SELECTED TEXT -

>> BEGIN

Amuses-Bouches, etc....

If you ever want to see me search for words and put me ill at ease, ask for my menu.

An itemized list of services or acts is so far from my vision of what I chose to offer as a companion that I don't know what to answer.

A menu just doesn't seem to be a good standard to set - it strikes me as impersonal, and inadequate to establish if a meeting will be pleasant and fulfilling.
If anything, I'm closer to a private chef than a crowded Yelp reviewed hot spot. If I prepare the same experience day in and day out, I'll get bored of it - and it risks becoming boring.

So how do you make sure you'll be meeting up with someone who has the same tastes as you?

Contrary to what many think, setting up a first encounter is simple enough, actually. Not very different of getting any other kind of first contact with someone - as long as politeness and respect are present, I'm personally very open to meeting with people of various backgrounds. 
My open mindedness does have its boundaries though - I simply cannot promise a hundred per cent a certain kind of service to someone I have yet to see face to face.

>> END

GIVEN RECORDS -
>> BEGIN

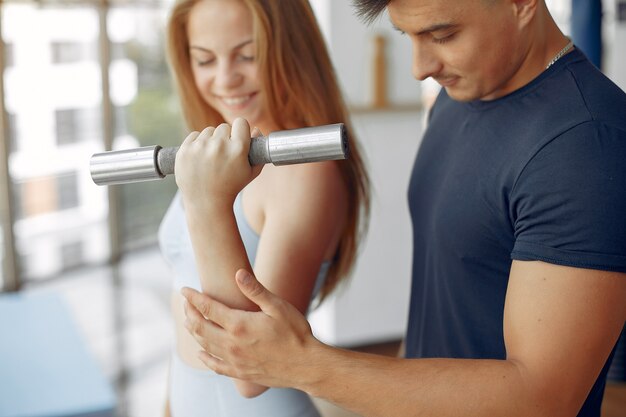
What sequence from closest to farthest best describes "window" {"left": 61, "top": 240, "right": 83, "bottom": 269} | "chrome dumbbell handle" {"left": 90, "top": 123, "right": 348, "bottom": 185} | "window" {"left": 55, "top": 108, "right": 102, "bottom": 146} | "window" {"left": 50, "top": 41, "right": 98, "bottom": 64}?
"chrome dumbbell handle" {"left": 90, "top": 123, "right": 348, "bottom": 185} → "window" {"left": 50, "top": 41, "right": 98, "bottom": 64} → "window" {"left": 55, "top": 108, "right": 102, "bottom": 146} → "window" {"left": 61, "top": 240, "right": 83, "bottom": 269}

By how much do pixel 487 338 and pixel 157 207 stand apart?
3.88 m

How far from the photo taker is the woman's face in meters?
1.22

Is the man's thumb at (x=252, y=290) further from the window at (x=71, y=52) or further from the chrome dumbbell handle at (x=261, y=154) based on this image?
the window at (x=71, y=52)

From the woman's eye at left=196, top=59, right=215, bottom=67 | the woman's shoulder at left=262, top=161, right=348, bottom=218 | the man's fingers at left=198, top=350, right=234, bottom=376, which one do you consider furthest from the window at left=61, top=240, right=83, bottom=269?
the man's fingers at left=198, top=350, right=234, bottom=376

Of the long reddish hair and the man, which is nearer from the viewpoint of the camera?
the man

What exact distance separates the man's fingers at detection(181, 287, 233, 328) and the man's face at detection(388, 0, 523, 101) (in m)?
0.43

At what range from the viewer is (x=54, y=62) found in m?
4.28

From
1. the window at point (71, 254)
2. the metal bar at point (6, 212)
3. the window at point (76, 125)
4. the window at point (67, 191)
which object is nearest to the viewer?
the metal bar at point (6, 212)

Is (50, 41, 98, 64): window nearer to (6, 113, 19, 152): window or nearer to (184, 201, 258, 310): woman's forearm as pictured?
(6, 113, 19, 152): window

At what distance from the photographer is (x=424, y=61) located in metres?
1.04

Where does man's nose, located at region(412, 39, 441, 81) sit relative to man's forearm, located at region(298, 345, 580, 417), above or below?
above

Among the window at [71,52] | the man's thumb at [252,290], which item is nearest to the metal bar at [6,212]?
the window at [71,52]

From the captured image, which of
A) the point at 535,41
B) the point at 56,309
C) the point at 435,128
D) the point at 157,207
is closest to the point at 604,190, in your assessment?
the point at 535,41

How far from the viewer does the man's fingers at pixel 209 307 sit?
923mm
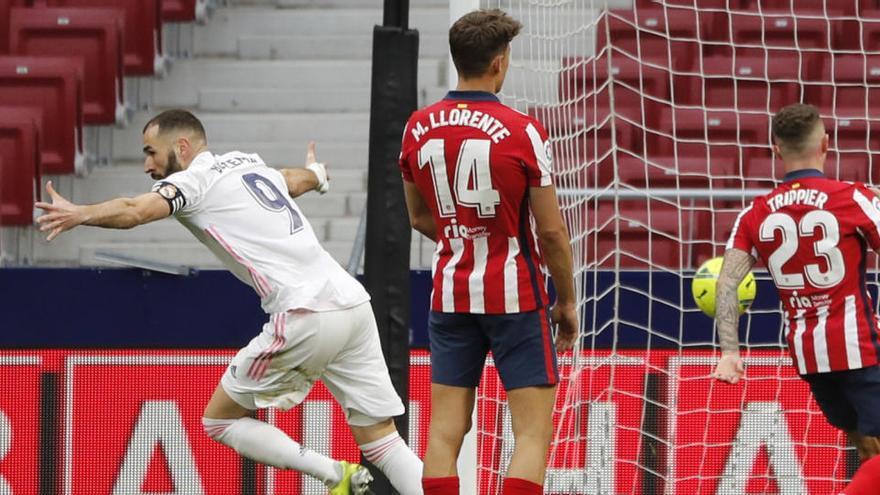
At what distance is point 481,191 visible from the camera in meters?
4.30

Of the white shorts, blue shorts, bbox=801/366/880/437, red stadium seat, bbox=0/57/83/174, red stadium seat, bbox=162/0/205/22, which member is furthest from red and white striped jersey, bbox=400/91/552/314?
red stadium seat, bbox=162/0/205/22

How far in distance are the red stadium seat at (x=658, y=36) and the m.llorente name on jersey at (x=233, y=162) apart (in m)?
4.28

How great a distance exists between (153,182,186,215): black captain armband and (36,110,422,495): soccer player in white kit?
0.06 meters

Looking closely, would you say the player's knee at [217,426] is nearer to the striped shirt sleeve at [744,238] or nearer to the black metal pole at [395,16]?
the black metal pole at [395,16]

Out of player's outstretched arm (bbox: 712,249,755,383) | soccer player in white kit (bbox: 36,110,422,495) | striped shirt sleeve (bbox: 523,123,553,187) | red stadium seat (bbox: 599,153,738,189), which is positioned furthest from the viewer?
red stadium seat (bbox: 599,153,738,189)

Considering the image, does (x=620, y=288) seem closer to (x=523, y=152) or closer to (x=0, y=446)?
(x=523, y=152)

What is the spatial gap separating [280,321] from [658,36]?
15.9 ft

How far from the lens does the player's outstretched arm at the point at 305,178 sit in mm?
5520

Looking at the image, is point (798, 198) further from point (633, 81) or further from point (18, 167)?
point (18, 167)

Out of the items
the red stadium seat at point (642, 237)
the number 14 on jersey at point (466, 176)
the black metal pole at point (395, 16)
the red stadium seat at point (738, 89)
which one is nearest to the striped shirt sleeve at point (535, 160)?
the number 14 on jersey at point (466, 176)

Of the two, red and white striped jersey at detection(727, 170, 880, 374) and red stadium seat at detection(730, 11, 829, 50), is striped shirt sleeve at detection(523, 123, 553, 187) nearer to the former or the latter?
red and white striped jersey at detection(727, 170, 880, 374)

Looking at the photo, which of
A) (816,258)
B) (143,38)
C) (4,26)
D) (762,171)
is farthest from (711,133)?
(4,26)

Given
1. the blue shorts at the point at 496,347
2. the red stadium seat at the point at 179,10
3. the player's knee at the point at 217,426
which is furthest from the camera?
the red stadium seat at the point at 179,10

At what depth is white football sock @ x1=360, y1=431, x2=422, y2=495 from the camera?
5211 mm
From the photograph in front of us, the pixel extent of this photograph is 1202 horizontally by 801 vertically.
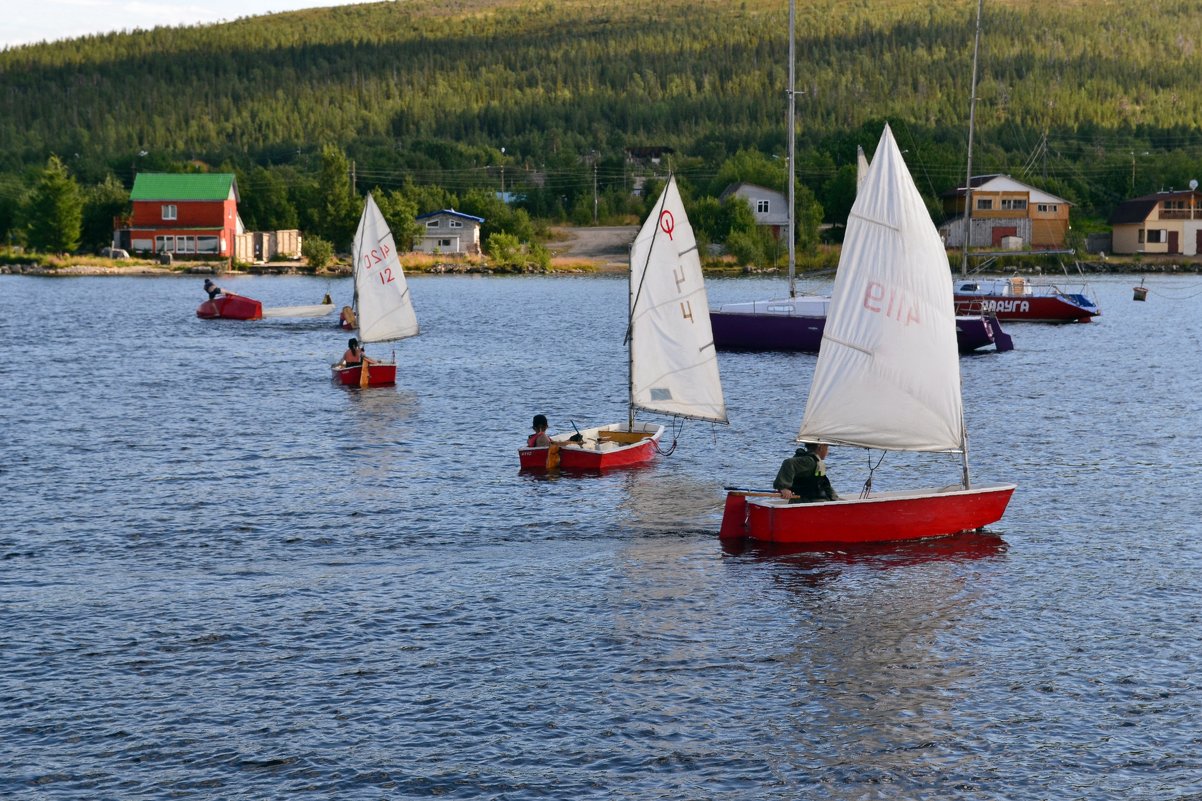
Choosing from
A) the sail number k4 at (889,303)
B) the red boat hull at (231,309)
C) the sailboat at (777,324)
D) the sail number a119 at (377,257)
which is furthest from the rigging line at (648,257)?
the red boat hull at (231,309)

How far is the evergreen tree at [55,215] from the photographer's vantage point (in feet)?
599

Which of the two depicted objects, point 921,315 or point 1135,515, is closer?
point 921,315

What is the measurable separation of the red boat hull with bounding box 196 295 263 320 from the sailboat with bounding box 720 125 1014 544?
7806 cm

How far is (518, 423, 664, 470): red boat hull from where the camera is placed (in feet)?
143

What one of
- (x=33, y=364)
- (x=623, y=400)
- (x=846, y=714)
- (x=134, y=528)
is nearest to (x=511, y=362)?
(x=623, y=400)

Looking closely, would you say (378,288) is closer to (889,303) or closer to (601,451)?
Answer: (601,451)

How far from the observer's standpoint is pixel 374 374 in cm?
6656

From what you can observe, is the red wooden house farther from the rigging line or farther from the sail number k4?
the sail number k4

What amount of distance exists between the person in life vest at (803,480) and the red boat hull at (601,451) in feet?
33.3

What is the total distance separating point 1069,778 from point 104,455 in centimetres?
3671

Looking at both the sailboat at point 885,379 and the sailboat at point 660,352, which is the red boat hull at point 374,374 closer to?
the sailboat at point 660,352

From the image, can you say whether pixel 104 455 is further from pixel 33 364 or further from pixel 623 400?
pixel 33 364

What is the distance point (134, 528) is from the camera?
122 ft

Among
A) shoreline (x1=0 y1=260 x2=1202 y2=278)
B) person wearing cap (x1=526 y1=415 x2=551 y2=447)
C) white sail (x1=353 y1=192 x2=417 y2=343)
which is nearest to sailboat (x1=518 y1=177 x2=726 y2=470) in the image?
person wearing cap (x1=526 y1=415 x2=551 y2=447)
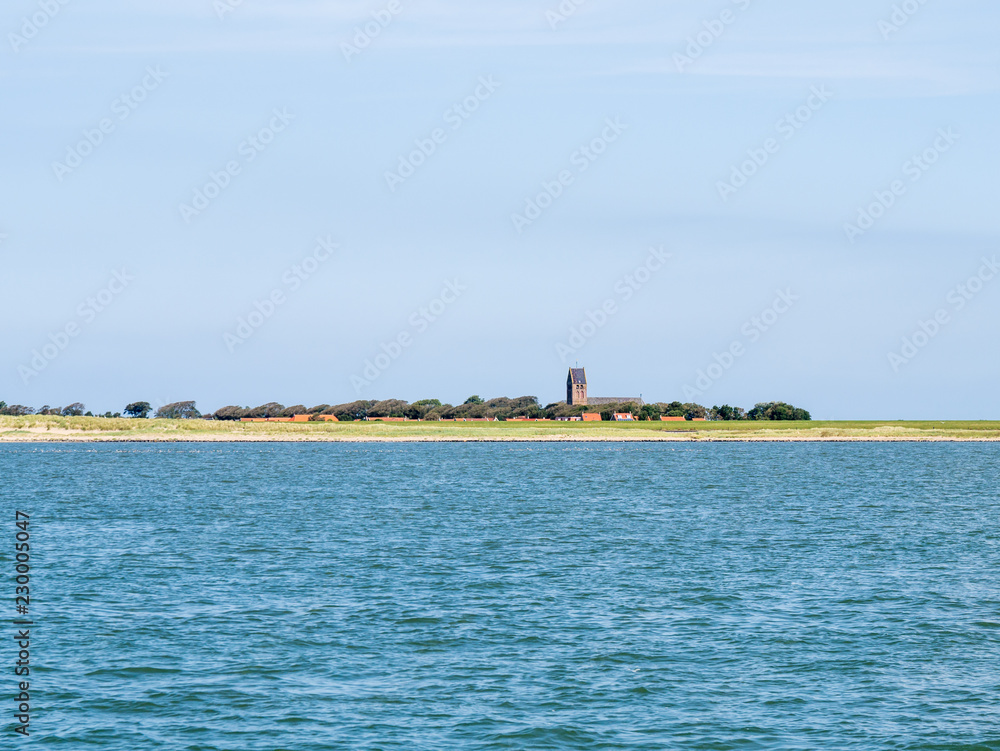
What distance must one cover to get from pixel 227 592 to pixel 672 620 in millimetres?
12604

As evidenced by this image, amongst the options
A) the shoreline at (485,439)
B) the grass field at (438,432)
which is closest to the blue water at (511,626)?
the shoreline at (485,439)

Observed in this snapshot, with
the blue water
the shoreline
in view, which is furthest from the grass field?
the blue water

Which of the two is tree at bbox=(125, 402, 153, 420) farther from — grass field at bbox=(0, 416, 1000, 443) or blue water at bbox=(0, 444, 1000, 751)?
blue water at bbox=(0, 444, 1000, 751)

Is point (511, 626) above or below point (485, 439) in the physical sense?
below

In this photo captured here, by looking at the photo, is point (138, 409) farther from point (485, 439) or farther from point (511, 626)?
point (511, 626)

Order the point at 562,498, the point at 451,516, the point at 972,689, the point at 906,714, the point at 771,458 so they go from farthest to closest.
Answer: the point at 771,458, the point at 562,498, the point at 451,516, the point at 972,689, the point at 906,714

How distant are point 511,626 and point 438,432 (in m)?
139

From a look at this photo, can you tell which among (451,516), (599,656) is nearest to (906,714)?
(599,656)

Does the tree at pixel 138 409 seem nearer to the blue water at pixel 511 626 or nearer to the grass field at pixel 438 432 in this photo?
the grass field at pixel 438 432

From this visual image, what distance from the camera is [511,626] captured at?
25.0 meters

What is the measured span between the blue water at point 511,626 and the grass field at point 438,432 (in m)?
98.2

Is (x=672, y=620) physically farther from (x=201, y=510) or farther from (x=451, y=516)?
(x=201, y=510)

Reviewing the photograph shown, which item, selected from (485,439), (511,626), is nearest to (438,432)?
(485,439)

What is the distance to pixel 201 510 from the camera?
5509cm
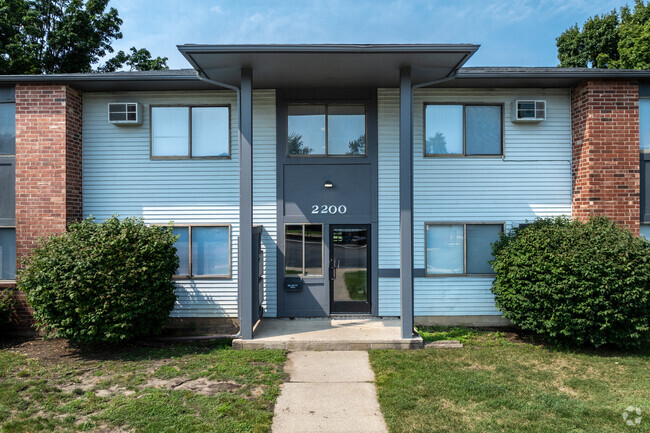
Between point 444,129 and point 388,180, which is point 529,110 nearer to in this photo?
point 444,129

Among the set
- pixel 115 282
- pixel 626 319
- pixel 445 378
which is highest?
pixel 115 282

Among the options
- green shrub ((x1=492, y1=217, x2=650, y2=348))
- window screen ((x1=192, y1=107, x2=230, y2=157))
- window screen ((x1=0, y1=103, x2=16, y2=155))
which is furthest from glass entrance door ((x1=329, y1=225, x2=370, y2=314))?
window screen ((x1=0, y1=103, x2=16, y2=155))

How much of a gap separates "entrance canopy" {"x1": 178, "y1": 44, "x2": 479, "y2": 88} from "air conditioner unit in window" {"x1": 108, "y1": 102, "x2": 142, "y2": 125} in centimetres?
200

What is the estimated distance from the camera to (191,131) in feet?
26.7

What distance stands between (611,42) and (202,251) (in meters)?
24.3

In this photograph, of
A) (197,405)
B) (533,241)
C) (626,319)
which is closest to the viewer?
(197,405)

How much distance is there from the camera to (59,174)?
299 inches

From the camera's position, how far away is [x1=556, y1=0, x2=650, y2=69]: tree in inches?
701

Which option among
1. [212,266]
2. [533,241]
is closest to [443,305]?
[533,241]

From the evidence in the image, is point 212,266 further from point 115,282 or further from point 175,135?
point 175,135

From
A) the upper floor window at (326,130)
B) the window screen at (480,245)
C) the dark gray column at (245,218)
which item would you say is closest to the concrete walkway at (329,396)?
the dark gray column at (245,218)

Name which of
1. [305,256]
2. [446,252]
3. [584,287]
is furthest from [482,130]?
[305,256]

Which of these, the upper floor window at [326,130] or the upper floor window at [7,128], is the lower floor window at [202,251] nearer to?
the upper floor window at [326,130]

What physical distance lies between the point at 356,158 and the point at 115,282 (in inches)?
196
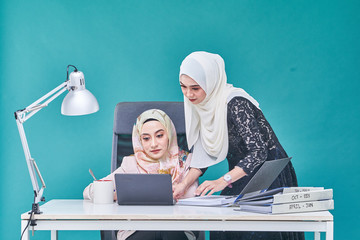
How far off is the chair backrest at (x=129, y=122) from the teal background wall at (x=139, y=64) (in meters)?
0.71

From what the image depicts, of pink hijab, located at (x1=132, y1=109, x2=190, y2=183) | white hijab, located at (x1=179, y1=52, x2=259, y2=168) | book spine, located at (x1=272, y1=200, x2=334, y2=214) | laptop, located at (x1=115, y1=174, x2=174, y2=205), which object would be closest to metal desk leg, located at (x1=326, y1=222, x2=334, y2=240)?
book spine, located at (x1=272, y1=200, x2=334, y2=214)

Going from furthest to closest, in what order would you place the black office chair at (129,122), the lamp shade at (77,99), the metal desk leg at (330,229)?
1. the black office chair at (129,122)
2. the lamp shade at (77,99)
3. the metal desk leg at (330,229)

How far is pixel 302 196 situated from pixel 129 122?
1071mm

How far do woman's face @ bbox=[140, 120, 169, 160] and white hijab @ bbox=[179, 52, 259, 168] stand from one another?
0.41ft

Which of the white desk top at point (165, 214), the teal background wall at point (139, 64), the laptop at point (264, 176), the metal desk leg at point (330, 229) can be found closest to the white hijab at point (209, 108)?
the laptop at point (264, 176)

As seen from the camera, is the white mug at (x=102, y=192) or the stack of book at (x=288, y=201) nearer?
the stack of book at (x=288, y=201)

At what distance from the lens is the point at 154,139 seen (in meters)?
2.53

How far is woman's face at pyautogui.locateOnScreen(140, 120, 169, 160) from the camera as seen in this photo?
8.30 ft

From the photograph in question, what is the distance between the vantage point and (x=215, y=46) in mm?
3377

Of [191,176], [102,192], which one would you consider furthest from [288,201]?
[102,192]

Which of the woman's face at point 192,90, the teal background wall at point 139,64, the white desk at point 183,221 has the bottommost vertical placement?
the white desk at point 183,221

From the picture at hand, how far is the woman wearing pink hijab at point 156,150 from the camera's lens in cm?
254

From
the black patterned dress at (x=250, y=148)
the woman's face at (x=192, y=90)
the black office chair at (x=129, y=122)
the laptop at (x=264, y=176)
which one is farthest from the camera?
the black office chair at (x=129, y=122)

>> END

EXERCISE INSTRUCTIONS -
a) Quote the passage about menus word for word, starting with "Contrary to what" and going on through "face to face.".
b) Count the lines of the records that contain the string "shirt", and reply with the number alone.
The passage about menus and the records were taken from unrelated sources.

ANSWERS BELOW -
a)
Contrary to what many think, setting up a first encounter is simple enough, actually. Not very different of getting any other kind of first contact with someone - as long as politeness and respect are present, I'm personally very open to meeting with people of various backgrounds. 
My open mindedness does have its boundaries though - I simply cannot promise a hundred per cent a certain kind of service to someone I have yet to see face to face.

b) 4